WHAT THE EXERCISE ASKS: Reproduce word for word the lines of the listing below, from the line holding "Which is higher" through the end of the listing, inclusive. Leave the pictures out of your copy.

THE INPUT:
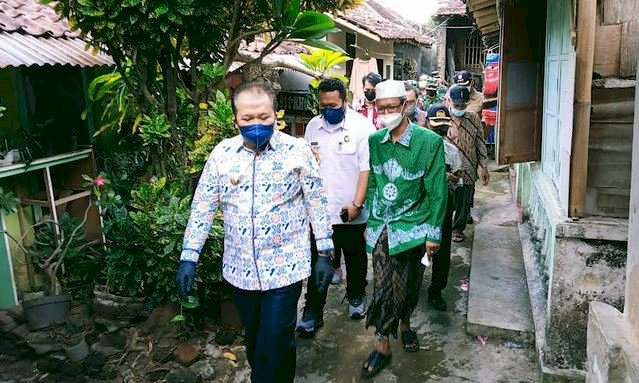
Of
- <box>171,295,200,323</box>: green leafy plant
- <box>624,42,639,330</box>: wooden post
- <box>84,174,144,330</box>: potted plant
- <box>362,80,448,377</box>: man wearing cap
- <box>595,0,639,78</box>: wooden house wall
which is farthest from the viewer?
<box>84,174,144,330</box>: potted plant

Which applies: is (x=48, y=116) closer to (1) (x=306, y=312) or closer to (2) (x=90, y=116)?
(2) (x=90, y=116)

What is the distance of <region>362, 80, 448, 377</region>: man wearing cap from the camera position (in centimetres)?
→ 382

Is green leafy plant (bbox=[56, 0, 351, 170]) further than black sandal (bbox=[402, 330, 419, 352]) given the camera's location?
No

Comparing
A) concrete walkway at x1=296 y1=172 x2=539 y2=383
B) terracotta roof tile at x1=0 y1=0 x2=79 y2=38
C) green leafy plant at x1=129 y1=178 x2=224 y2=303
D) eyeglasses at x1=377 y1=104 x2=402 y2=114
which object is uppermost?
terracotta roof tile at x1=0 y1=0 x2=79 y2=38

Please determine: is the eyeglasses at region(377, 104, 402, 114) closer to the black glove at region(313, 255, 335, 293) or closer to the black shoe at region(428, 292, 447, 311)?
the black glove at region(313, 255, 335, 293)

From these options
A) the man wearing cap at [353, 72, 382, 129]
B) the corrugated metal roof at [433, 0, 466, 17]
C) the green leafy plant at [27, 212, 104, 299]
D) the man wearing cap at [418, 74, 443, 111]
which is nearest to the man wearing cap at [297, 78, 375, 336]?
the green leafy plant at [27, 212, 104, 299]

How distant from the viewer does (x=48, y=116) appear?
5.74 meters

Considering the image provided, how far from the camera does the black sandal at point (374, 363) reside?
3.94 meters

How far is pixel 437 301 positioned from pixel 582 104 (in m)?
2.32

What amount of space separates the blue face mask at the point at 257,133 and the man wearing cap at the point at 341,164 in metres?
1.54

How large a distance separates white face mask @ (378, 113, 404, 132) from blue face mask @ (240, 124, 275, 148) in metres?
1.01

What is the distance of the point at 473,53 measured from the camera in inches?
776

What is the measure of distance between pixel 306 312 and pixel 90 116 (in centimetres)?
327

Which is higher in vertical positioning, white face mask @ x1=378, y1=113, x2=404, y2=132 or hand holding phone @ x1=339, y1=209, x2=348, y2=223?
white face mask @ x1=378, y1=113, x2=404, y2=132
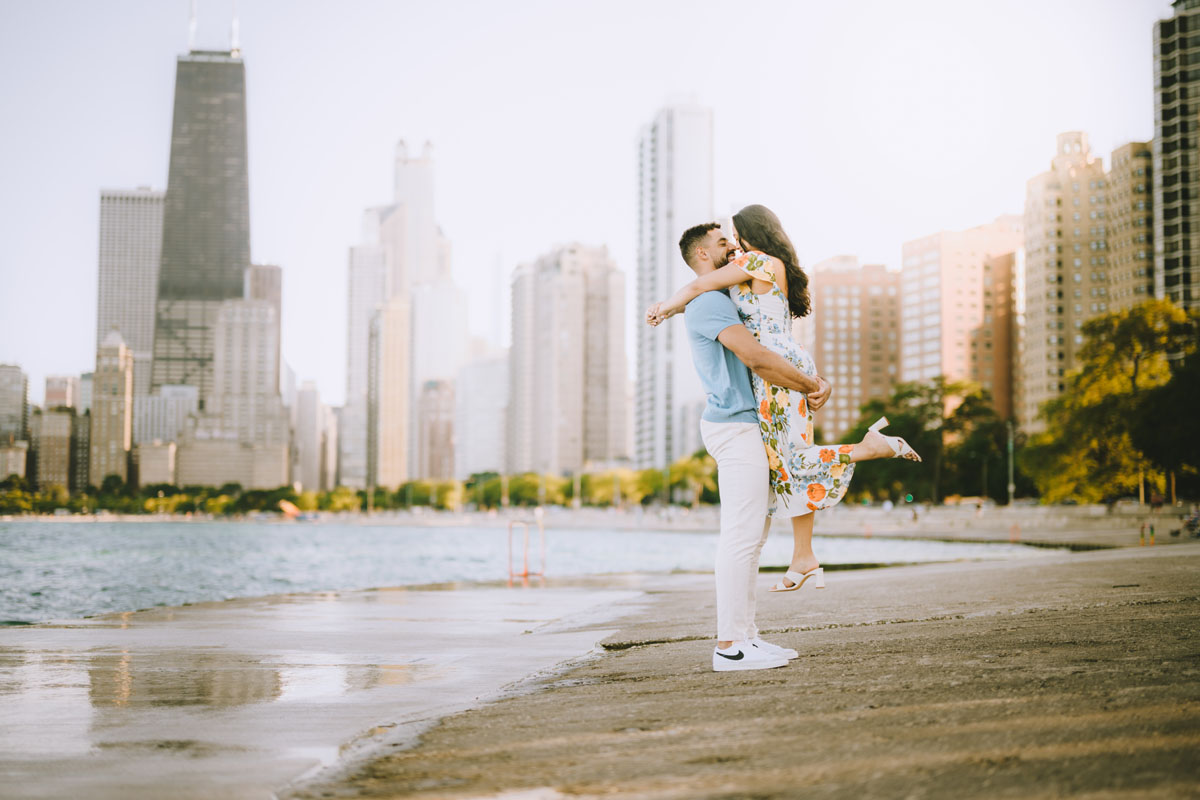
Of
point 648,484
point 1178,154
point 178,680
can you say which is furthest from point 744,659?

FINAL RESULT:
Which is higher in vertical positioning, white face mask @ x1=378, y1=113, x2=404, y2=132 or hand holding phone @ x1=339, y1=209, x2=348, y2=223?
white face mask @ x1=378, y1=113, x2=404, y2=132
Of
point 648,484
point 1178,154
point 178,680
can you say which is furthest from point 744,659?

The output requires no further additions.